My Life and Hard Times - James Thurber

I chanced across this book on my shelf a few days ago and decided to read it again. I bought it somewhere used more than 20 years ago, and have read it several times. It always still makes me laugh. This is one of the books that I immediately took my grandmother and told her, "You have to read this." She told me she laughed so hard that she could hardly breathe.

It's a slim volume that consists of a collection of essay/tales about Thurber's boyhood and his odd and eccentric family. Are they all true? I don't know, but it doesn't matter, because it's the kind of humor that makes you think "I know someone like that."

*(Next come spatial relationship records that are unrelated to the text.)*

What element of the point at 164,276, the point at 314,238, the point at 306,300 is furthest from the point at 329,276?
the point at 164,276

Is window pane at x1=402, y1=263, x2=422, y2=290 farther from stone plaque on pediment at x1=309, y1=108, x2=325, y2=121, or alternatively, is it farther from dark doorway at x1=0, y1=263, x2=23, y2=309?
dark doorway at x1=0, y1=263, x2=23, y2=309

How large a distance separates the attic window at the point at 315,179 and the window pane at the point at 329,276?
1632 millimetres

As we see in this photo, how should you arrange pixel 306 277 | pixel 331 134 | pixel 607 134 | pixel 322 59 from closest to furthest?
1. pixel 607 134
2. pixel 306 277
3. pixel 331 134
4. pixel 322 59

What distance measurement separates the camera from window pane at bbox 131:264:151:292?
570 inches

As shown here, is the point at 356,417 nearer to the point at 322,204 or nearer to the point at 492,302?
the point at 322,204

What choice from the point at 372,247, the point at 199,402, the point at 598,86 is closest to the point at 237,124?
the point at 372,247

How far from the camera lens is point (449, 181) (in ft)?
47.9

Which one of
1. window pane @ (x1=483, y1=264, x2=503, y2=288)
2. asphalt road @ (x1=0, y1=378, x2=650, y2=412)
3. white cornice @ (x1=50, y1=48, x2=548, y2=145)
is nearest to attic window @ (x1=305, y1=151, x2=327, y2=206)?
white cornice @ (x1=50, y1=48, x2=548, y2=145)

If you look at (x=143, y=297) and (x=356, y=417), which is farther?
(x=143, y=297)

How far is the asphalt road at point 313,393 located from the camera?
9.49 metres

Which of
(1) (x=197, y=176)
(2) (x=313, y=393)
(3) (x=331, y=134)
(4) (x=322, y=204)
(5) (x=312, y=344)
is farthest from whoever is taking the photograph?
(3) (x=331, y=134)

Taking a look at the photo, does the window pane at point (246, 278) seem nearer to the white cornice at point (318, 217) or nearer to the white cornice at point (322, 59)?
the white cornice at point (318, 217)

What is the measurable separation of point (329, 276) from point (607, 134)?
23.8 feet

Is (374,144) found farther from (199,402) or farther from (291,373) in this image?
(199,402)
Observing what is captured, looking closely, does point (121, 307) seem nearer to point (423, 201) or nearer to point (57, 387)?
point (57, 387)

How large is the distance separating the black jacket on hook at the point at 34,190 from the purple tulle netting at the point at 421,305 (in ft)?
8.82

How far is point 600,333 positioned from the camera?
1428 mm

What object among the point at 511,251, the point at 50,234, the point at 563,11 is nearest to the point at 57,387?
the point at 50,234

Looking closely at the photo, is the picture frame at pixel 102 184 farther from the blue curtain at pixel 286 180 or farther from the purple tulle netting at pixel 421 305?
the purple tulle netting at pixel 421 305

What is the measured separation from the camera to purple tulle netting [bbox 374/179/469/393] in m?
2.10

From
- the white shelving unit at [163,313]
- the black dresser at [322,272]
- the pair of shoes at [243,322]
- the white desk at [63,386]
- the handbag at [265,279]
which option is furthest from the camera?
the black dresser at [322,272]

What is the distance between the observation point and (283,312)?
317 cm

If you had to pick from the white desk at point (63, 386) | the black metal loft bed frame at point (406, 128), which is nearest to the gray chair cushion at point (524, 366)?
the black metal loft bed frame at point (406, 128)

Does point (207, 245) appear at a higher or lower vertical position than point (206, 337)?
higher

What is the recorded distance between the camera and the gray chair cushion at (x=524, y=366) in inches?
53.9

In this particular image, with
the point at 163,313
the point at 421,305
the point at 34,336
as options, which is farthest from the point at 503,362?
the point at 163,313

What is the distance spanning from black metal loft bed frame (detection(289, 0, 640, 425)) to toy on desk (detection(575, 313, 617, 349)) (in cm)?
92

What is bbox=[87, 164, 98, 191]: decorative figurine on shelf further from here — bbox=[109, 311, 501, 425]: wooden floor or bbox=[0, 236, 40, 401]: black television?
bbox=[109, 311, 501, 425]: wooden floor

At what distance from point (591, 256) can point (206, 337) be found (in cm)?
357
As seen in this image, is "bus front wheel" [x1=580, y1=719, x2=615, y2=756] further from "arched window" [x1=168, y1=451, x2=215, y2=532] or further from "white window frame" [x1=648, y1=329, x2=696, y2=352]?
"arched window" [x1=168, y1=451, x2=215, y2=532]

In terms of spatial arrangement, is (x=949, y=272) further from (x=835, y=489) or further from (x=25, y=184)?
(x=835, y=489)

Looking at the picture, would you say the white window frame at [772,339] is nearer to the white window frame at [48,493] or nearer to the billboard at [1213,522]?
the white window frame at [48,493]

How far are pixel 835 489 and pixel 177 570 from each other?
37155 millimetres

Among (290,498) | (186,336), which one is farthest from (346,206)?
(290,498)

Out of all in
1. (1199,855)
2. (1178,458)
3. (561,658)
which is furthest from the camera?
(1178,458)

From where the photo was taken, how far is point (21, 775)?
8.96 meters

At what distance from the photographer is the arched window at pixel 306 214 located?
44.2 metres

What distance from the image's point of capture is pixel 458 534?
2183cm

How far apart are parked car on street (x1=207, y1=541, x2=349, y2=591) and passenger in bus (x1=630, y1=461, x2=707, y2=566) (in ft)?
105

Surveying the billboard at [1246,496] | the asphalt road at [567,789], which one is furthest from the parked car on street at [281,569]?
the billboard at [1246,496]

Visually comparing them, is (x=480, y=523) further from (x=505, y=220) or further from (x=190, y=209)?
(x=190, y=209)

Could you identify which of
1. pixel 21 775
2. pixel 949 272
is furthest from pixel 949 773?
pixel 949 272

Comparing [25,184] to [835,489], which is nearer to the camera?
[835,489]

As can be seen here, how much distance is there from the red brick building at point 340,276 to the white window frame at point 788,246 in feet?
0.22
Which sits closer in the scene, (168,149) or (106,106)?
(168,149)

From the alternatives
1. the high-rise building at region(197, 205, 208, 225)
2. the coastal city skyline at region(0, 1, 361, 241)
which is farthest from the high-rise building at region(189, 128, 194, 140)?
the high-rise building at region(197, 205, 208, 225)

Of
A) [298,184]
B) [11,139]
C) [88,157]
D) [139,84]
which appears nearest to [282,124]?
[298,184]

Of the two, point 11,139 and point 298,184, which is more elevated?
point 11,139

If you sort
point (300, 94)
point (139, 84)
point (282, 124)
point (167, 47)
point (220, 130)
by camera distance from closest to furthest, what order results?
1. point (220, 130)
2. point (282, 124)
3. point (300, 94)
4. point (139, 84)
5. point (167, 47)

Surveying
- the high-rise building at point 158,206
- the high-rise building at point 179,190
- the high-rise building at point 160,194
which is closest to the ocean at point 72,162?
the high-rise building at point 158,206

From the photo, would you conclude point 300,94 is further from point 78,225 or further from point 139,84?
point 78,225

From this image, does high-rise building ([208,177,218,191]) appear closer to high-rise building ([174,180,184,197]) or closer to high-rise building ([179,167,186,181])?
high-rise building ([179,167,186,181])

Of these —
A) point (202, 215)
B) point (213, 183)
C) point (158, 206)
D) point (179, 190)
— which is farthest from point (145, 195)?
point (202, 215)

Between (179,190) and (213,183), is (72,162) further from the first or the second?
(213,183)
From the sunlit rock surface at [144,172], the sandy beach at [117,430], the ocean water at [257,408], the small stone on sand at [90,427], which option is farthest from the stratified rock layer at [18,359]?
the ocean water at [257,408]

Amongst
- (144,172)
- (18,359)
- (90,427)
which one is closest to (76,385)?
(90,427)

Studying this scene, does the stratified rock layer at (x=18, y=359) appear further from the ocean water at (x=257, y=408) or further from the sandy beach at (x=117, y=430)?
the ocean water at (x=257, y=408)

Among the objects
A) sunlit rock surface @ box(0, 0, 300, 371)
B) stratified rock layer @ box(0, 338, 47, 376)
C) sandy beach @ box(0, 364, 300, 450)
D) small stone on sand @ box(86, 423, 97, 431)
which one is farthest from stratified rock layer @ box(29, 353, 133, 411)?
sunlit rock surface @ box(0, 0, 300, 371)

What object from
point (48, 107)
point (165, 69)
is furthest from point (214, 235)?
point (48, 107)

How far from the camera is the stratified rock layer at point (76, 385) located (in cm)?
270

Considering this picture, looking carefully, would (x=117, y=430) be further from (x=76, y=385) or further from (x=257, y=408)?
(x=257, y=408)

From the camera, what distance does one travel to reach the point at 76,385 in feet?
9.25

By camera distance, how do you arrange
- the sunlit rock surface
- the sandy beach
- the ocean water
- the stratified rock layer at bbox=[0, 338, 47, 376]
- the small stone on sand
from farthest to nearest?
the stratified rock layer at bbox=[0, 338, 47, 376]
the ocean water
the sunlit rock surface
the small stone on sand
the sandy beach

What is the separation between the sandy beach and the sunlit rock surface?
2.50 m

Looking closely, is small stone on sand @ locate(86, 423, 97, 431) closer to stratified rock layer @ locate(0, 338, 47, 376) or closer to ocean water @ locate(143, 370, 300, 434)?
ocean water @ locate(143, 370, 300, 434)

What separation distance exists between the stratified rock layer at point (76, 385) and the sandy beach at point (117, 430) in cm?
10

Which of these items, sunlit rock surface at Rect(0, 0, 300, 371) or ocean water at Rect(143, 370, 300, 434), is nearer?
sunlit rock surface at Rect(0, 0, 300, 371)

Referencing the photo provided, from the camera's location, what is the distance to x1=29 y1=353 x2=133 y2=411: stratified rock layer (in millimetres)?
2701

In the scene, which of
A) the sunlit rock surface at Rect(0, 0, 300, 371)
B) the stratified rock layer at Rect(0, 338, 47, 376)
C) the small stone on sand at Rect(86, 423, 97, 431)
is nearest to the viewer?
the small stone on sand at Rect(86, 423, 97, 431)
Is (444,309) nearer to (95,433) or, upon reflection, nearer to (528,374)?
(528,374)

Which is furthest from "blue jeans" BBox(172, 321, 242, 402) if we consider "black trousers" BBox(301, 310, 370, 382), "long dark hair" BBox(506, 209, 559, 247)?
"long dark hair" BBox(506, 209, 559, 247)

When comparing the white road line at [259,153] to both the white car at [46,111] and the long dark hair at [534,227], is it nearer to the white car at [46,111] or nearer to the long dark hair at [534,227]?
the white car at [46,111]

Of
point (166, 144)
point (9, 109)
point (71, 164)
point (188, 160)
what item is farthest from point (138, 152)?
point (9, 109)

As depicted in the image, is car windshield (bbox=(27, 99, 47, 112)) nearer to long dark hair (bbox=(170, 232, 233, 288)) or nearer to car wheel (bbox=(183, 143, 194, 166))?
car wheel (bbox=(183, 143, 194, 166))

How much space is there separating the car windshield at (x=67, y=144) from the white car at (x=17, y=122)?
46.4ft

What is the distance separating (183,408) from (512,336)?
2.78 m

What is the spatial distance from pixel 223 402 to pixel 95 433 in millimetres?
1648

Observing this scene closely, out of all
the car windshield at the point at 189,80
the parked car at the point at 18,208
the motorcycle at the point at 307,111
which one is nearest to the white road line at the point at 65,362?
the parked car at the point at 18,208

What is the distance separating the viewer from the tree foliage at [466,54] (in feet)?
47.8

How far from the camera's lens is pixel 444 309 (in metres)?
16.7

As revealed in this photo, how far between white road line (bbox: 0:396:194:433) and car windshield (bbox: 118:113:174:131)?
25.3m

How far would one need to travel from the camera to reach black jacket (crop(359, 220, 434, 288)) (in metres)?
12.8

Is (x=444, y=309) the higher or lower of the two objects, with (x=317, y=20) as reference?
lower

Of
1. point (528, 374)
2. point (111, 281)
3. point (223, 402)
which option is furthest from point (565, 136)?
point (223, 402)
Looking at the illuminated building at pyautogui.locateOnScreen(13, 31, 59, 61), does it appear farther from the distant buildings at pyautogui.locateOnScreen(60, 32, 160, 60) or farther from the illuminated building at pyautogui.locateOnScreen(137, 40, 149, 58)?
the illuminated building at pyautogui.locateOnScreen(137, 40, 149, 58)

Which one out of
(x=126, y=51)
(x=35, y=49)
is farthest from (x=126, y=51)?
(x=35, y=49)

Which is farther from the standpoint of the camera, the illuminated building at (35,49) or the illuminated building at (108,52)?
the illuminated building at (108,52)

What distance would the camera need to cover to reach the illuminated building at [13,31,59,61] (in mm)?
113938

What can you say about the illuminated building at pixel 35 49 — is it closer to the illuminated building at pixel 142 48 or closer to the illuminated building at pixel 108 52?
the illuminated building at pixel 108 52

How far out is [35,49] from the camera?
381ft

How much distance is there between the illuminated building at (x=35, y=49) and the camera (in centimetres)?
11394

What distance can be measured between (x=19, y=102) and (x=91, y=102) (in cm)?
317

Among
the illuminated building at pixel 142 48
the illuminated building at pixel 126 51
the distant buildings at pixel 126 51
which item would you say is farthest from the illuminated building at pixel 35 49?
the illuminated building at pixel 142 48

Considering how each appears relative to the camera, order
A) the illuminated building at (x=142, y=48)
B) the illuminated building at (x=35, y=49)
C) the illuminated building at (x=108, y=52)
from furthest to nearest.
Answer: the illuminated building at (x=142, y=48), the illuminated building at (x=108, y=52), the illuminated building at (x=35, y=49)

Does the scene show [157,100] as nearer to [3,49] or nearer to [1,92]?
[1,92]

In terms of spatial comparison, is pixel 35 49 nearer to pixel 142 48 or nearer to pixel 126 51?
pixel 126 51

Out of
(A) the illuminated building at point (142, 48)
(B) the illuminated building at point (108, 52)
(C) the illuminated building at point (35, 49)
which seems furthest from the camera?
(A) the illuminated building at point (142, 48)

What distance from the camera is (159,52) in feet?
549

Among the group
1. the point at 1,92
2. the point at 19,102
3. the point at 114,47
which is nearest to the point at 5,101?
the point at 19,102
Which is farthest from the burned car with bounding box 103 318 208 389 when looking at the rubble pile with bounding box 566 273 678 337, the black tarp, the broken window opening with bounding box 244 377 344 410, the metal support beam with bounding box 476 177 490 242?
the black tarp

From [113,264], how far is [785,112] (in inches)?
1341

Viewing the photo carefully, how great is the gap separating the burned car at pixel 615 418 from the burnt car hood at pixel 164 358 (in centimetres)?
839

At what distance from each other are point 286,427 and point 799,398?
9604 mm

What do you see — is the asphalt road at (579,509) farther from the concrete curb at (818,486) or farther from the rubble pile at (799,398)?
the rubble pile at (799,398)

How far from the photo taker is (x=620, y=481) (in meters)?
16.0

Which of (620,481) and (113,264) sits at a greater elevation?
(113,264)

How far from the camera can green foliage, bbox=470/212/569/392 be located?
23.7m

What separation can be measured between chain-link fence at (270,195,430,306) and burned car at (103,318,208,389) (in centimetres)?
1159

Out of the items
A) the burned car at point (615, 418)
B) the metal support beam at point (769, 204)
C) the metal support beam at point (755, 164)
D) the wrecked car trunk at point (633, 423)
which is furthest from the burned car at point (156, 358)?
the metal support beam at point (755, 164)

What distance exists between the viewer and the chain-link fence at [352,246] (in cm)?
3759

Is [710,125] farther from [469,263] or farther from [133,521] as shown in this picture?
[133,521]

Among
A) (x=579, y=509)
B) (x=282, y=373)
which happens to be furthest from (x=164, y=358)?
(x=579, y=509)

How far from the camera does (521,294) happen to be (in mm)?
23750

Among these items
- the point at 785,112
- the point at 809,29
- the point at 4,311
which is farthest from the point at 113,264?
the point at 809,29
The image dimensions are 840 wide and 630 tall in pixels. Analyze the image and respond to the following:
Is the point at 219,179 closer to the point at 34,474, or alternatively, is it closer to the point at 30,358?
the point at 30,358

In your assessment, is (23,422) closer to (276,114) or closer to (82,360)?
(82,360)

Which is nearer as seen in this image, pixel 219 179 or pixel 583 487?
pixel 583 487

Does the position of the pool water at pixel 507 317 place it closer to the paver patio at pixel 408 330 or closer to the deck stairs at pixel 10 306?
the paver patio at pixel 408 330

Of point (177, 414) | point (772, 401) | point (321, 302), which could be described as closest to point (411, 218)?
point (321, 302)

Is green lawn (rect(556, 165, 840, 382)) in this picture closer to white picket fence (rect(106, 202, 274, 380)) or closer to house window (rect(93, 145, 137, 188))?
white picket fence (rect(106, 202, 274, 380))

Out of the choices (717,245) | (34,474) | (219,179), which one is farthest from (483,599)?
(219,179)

Here is one of my favorite passages, about one of their long succession of maids/housekeepers.
Mrs. Robertson, a fat and mumbly old Negro woman, who might have been sixty and who might have been a hundred, gave us more than one turn during the many years that she did our washing. She had been a slave down South and she remembered having seen the troops marching--"a mess o' blue, den a mess o' gray." "What," my mother asked her once, "were they fighting about?" "Dat," said Mrs. Robertson, "Ah don't know." She had a feeling, at all times, that something was going to happen. I can see her now, staggering up from the basement with a basketful of clothes and coming abruptly to a halt in the middle of the kitchen. "Hahk!" she would say, in a deep, guttural voice. We would all hark; there was never anything to be heard. Neither, when she shouted "Look yondah!" and pointed a trembling hand at a window, was there ever anything to be seen. Father protested time and again that he couldn't stand Mrs. Robertson around, but mother always refused to let her go. It seems that she was a jewel. Once she walked unbidden, a dishpan full of wrung-out clothes under her arm, into father's study, where he was engrossed in some figures. Father looked up. She regarded him for a moment in silence. Then--"Look out!" she said, and withdrew. Another time, a murky winter afternoon, she came flubbering up the cellar stairs and bounced, out of breath, into the kitchen. Father was in the kitchen sipping some black coffee; he was in a jittery state of nerves from the effects of the day. "Dey is a death watch downstaihs!" rumbled the old Negro lady. It developed that she had heard a strange "chipping" noise back of the furnace. "That was a cricket," said father. "Um-hm," said Mrs. Robertson. "Dat was uh death watch!" With that she put on her hat and went home, poising just long enough at the back door to observe darkly to father, "Dey ain't no way!" It upset him for days.
Everyone should read this book.

1 comment:

  1. Sounds like something I would enjoy. I'm going to check it out.